» **DIRECTIVE**
Render each line of the listing below as one string in a JSON array, skipping the blank lines.

» **RECORD LIST**
• • • •

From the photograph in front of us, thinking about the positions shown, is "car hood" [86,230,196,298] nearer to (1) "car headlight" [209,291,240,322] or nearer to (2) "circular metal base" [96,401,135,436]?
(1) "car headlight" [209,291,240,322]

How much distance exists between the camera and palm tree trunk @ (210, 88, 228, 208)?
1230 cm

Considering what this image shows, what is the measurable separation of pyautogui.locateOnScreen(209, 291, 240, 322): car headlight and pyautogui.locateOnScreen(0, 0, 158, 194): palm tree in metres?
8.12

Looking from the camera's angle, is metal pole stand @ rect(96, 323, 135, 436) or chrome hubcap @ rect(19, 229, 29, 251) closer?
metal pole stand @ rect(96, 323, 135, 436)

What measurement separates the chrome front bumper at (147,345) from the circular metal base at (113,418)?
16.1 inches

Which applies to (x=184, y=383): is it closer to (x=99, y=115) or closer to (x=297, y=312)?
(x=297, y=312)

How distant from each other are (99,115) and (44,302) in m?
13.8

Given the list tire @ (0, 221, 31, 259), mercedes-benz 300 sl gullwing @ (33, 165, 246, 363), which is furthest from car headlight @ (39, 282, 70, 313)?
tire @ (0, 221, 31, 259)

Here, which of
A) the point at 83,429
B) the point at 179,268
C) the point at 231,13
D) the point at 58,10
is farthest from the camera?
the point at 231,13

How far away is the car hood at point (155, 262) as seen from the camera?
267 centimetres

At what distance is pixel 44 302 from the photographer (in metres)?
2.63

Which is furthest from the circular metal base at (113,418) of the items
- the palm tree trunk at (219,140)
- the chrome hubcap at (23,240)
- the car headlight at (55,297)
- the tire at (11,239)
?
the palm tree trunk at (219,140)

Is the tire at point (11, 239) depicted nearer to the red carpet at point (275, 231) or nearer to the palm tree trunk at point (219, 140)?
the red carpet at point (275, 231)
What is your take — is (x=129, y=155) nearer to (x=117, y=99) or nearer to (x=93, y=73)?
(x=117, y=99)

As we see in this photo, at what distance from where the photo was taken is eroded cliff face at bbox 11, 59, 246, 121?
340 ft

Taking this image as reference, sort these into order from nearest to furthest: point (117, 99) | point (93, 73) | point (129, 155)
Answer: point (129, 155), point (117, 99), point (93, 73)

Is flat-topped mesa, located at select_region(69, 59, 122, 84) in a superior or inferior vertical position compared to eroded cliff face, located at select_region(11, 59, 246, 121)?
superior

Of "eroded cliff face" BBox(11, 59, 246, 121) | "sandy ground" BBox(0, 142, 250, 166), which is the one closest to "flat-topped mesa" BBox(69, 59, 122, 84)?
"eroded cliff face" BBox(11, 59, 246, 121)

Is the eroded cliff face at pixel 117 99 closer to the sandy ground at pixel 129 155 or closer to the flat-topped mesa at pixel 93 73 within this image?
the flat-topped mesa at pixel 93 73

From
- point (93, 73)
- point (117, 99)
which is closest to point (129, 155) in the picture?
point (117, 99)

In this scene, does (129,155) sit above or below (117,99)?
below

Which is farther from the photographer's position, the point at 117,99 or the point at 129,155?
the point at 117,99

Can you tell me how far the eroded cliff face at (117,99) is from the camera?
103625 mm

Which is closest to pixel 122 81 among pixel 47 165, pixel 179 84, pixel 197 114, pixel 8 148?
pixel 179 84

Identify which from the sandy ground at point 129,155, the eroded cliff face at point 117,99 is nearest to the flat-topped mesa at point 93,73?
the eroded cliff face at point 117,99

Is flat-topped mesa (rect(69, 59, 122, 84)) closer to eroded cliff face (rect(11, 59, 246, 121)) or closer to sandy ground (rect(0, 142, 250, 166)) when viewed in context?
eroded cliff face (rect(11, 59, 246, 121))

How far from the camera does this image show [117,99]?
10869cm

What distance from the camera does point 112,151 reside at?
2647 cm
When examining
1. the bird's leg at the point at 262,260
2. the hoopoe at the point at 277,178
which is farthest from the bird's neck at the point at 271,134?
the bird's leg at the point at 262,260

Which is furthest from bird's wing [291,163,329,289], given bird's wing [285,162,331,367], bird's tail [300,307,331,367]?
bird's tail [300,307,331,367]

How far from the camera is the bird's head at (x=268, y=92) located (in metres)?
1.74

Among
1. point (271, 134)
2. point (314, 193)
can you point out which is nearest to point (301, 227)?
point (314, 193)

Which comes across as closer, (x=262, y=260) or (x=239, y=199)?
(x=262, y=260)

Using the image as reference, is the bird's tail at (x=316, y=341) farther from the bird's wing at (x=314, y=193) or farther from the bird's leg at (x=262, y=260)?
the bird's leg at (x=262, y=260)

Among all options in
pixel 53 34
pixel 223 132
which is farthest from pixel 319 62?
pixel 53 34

• • • •

» **COMPLETE OUTPUT**
[
  "From the photograph in front of us, thinking about the positions shown, is \"car hood\" [86,230,196,298] nearer to (1) \"car headlight\" [209,291,240,322] or nearer to (2) \"circular metal base\" [96,401,135,436]?",
  "(1) \"car headlight\" [209,291,240,322]",
  "How much distance exists between the camera and palm tree trunk @ (210, 88, 228, 208)?",
  "1230 cm",
  "Considering what this image shows, what is the measurable separation of pyautogui.locateOnScreen(209, 291, 240, 322): car headlight and pyautogui.locateOnScreen(0, 0, 158, 194): palm tree in metres?",
  "8.12",
  "Looking from the camera's angle, is metal pole stand @ rect(96, 323, 135, 436) or chrome hubcap @ rect(19, 229, 29, 251) closer?",
  "metal pole stand @ rect(96, 323, 135, 436)",
  "What measurement separates the chrome front bumper at (147,345) from the circular metal base at (113,418)?",
  "16.1 inches",
  "Which applies to (x=184, y=383): is it closer to (x=99, y=115) or closer to (x=297, y=312)?",
  "(x=297, y=312)",
  "How distant from each other are (99,115) and (44,302) in m?",
  "13.8",
  "Given the list tire @ (0, 221, 31, 259), mercedes-benz 300 sl gullwing @ (33, 165, 246, 363), which is furthest from car headlight @ (39, 282, 70, 313)?",
  "tire @ (0, 221, 31, 259)",
  "Here, which of",
  "A) the point at 83,429",
  "B) the point at 179,268",
  "C) the point at 231,13",
  "D) the point at 58,10",
  "is farthest from the camera?",
  "the point at 231,13",
  "How far away is the car hood at point (155, 262) as seen from the camera?",
  "267 centimetres",
  "At what distance is pixel 44 302 from the photographer (in metres)?",
  "2.63",
  "Which is furthest from the circular metal base at (113,418) of the items",
  "- the palm tree trunk at (219,140)",
  "- the chrome hubcap at (23,240)",
  "- the car headlight at (55,297)",
  "- the tire at (11,239)",
  "?",
  "the palm tree trunk at (219,140)",
  "Is the tire at point (11, 239) depicted nearer to the red carpet at point (275, 231) or nearer to the palm tree trunk at point (219, 140)?",
  "the red carpet at point (275, 231)",
  "What is your take — is (x=129, y=155) nearer to (x=117, y=99) or nearer to (x=93, y=73)?",
  "(x=117, y=99)",
  "As we see in this photo, at what distance from where the photo was taken is eroded cliff face at bbox 11, 59, 246, 121?",
  "340 ft",
  "Taking this image as reference, sort these into order from nearest to furthest: point (117, 99) | point (93, 73) | point (129, 155)",
  "Answer: point (129, 155), point (117, 99), point (93, 73)",
  "Is flat-topped mesa, located at select_region(69, 59, 122, 84) in a superior or inferior vertical position compared to eroded cliff face, located at select_region(11, 59, 246, 121)?",
  "superior",
  "Of \"eroded cliff face\" BBox(11, 59, 246, 121) | \"sandy ground\" BBox(0, 142, 250, 166), which is the one closest to \"flat-topped mesa\" BBox(69, 59, 122, 84)?",
  "\"eroded cliff face\" BBox(11, 59, 246, 121)",
  "Is the eroded cliff face at pixel 117 99 closer to the sandy ground at pixel 129 155 or closer to the flat-topped mesa at pixel 93 73 within this image?",
  "the flat-topped mesa at pixel 93 73",
  "From",
  "- point (93, 73)",
  "- point (117, 99)",
  "which is closest to point (129, 155) in the picture?",
  "point (117, 99)",
  "In this scene, does (129,155) sit above or below (117,99)?",
  "below",
  "Which is farther from the photographer's position, the point at 117,99 or the point at 129,155?",
  "the point at 117,99",
  "Can you tell me how far the eroded cliff face at (117,99) is from the camera?",
  "103625 mm",
  "Which is closest to pixel 122 81 among pixel 47 165, pixel 179 84, pixel 197 114, pixel 8 148?",
  "pixel 179 84",
  "Identify which from the sandy ground at point 129,155, the eroded cliff face at point 117,99 is nearest to the flat-topped mesa at point 93,73?",
  "the eroded cliff face at point 117,99",
  "Is flat-topped mesa (rect(69, 59, 122, 84)) closer to eroded cliff face (rect(11, 59, 246, 121)) or closer to sandy ground (rect(0, 142, 250, 166)) when viewed in context?",
  "eroded cliff face (rect(11, 59, 246, 121))",
  "How far from the camera does this image show [117,99]?",
  "10869cm",
  "What distance from the camera does point 112,151 reside at?",
  "2647 cm",
  "When examining",
  "1. the bird's leg at the point at 262,260",
  "2. the hoopoe at the point at 277,178",
  "which is farthest from the bird's neck at the point at 271,134?",
  "the bird's leg at the point at 262,260",
  "Which is furthest from bird's wing [291,163,329,289], given bird's wing [285,162,331,367], bird's tail [300,307,331,367]?",
  "bird's tail [300,307,331,367]",
  "How far from the camera is the bird's head at (x=268, y=92) located (in metres)?",
  "1.74",
  "Among",
  "1. point (271, 134)",
  "2. point (314, 193)",
  "can you point out which is nearest to point (301, 227)?",
  "point (314, 193)",
  "Which comes across as closer, (x=262, y=260) or (x=239, y=199)?",
  "(x=262, y=260)",
  "Using the image as reference, is the bird's tail at (x=316, y=341) farther from the bird's wing at (x=314, y=193) or farther from the bird's leg at (x=262, y=260)?",
  "the bird's leg at (x=262, y=260)",
  "Among all options in",
  "pixel 53 34",
  "pixel 223 132",
  "which is farthest from pixel 319 62?",
  "pixel 53 34"
]